| Extract to read |
START
Experiment 2 employed the same design and measures as Experiment 1, with two exceptions: First, we replaced the ACQs used in Experiment 1 with novel ACQs that we designed ourselves (after soliciting examples from colleagues). Second, in addition to workers’ reputation, we orthogonally manipulated workers’ productivity. Worker productivity refers to the number of HITs that a worker has previously completed on MTurk. Similar to worker reputation (the percentage of approved HITs), MTurk allows researchers to specify how many HITs workers must have previously completed in order to view and complete a proposed HIT. Workers’ productivity levels seem to vary greatly. For example, about half of the participants in Experiment 1 indicated that they had completed more than 250 HITs, and about 10 % said they had completed more than 5,000 HITs. A worker’s productivity―just like a worker’s reputation―may be a predictor of data quality, such that highly productive workers may be more likely to produce high-quality data than less productive workers. That could be the case because (a) highly productive workers are workers who are more intrinsically motivated to complete HITs to the satisfaction of the requester; (b) highly productive workers represent “good” workers that had stayed on MTurk, whereas “bad” workers would drop out over time; and (c) highly productive workers would be more experienced in answering survey questions, and thus produce higher-quality data.
Experiment 2 served three purposes: first, to test whether the findings of Experiment 1 would replicate; second, to test whether novel and unfamiliar ACQs would improve data quality for high-reputation workers; and third, to test whether worker productivity would have the same effect on data quality as worker reputation.
END
| Information shown |
START
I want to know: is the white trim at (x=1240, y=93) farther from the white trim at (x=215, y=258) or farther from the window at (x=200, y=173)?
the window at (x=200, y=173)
END
| The task |
Do statements (a), (b) and (c) agree with the Experiment 2 text? Answer yes or no for each and quote the text's deciding words. (a) Experiment 2 reused the ACQs from Experiment 1. (b) About 10 % of participants in Experiment 1 said they had completed more than 5,000 HITs. (c) Worker productivity means the percentage of a worker's approved HITs.

| The answer |
(a) No: "we replaced the ACQs used in Experiment 1 with novel ACQs that we designed ourselves"
(b) Yes: "about 10 % said they had completed more than 5,000 HITs"
(c) No: "Worker productivity refers to the number of HITs that a worker has previously completed on MTurk."